## WRITTEN PROBLEM:
Print every record below exactly as written.

** begin EXTRACTED INFORMATION **

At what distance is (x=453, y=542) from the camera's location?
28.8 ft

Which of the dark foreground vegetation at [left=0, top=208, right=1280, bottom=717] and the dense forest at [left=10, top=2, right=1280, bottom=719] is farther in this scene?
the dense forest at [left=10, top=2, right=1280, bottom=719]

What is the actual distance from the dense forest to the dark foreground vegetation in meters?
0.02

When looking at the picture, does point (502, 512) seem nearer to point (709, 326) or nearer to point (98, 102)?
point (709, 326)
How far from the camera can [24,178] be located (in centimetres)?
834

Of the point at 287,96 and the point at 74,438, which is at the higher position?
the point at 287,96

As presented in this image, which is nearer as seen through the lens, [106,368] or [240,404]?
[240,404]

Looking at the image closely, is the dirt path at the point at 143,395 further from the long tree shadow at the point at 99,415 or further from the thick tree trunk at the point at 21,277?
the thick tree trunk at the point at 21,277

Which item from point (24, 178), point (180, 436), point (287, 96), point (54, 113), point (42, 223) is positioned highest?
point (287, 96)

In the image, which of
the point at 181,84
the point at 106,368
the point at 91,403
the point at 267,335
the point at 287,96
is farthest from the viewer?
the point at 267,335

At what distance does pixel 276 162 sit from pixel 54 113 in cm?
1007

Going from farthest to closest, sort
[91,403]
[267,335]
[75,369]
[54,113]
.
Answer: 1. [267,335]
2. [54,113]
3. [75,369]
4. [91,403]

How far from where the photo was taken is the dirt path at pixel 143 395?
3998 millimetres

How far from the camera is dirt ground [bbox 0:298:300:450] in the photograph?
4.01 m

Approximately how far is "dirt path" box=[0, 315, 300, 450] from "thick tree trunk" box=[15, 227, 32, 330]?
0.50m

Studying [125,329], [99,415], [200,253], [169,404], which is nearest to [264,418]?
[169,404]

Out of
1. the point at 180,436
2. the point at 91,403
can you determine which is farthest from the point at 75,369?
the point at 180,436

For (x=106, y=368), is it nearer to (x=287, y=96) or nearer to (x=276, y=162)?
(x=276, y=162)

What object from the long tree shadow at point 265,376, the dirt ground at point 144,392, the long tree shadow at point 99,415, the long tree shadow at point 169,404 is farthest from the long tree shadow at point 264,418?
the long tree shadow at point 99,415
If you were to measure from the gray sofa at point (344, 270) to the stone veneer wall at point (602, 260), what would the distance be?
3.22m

** end EXTRACTED INFORMATION **

## ANSWER TO THE TASK:
At what distance is (x=453, y=542) from the camera's location?
28.8 ft

Which of the dark foreground vegetation at [left=0, top=208, right=1280, bottom=717] and the dense forest at [left=10, top=2, right=1280, bottom=719] is farther in this scene?
the dense forest at [left=10, top=2, right=1280, bottom=719]

What is the actual distance from the dense forest to the dark foreground vegetation in meters?
0.02

When looking at the picture, does point (502, 512) seem nearer to point (709, 326) or nearer to point (98, 102)?
point (709, 326)
How far from the camera can [24,178] be located (in centimetres)?
834

Of the point at 287,96 and the point at 74,438, which is at the higher position?
the point at 287,96

As presented in this image, which is nearer as seen through the lens, [106,368] or [240,404]?
[240,404]

Looking at the image closely, is the dirt path at the point at 143,395 further from the long tree shadow at the point at 99,415 or further from the thick tree trunk at the point at 21,277?
the thick tree trunk at the point at 21,277

Which item from point (24, 178), point (180, 436), point (287, 96), point (54, 113), point (42, 223) is positioned highest?
point (287, 96)

In the image, which of
the point at 181,84
the point at 106,368
the point at 91,403
the point at 267,335
the point at 287,96
is farthest from the viewer?
the point at 267,335

At what distance does pixel 276 162 sit from pixel 54 113 in cm?
1007

Going from farthest to closest, sort
[91,403]
[267,335]
[75,369]
[54,113]
.
Answer: 1. [267,335]
2. [54,113]
3. [75,369]
4. [91,403]

How far from where the photo was taken is the dirt path at pixel 143 395?
3998 millimetres

How far from the camera is dirt ground [bbox 0:298:300:450] in the photograph?
4.01 m

Approximately how far is "dirt path" box=[0, 315, 300, 450] from "thick tree trunk" box=[15, 227, 32, 330]?
0.50m

Studying [125,329], [99,415], [200,253], [169,404], which is nearest to [264,418]?
[169,404]

Out of
1. the point at 180,436
2. the point at 91,403
can you determine which is farthest from the point at 75,369?
the point at 180,436

For (x=106, y=368), is it nearer to (x=287, y=96) or nearer to (x=276, y=162)?
(x=276, y=162)

What object from the long tree shadow at point 265,376, the dirt ground at point 144,392, the long tree shadow at point 99,415, the long tree shadow at point 169,404 is farthest from the long tree shadow at point 264,418?
the long tree shadow at point 99,415
If you were to measure from the gray sofa at point (344, 270) to the stone veneer wall at point (602, 260), what would the distance be?
3.22m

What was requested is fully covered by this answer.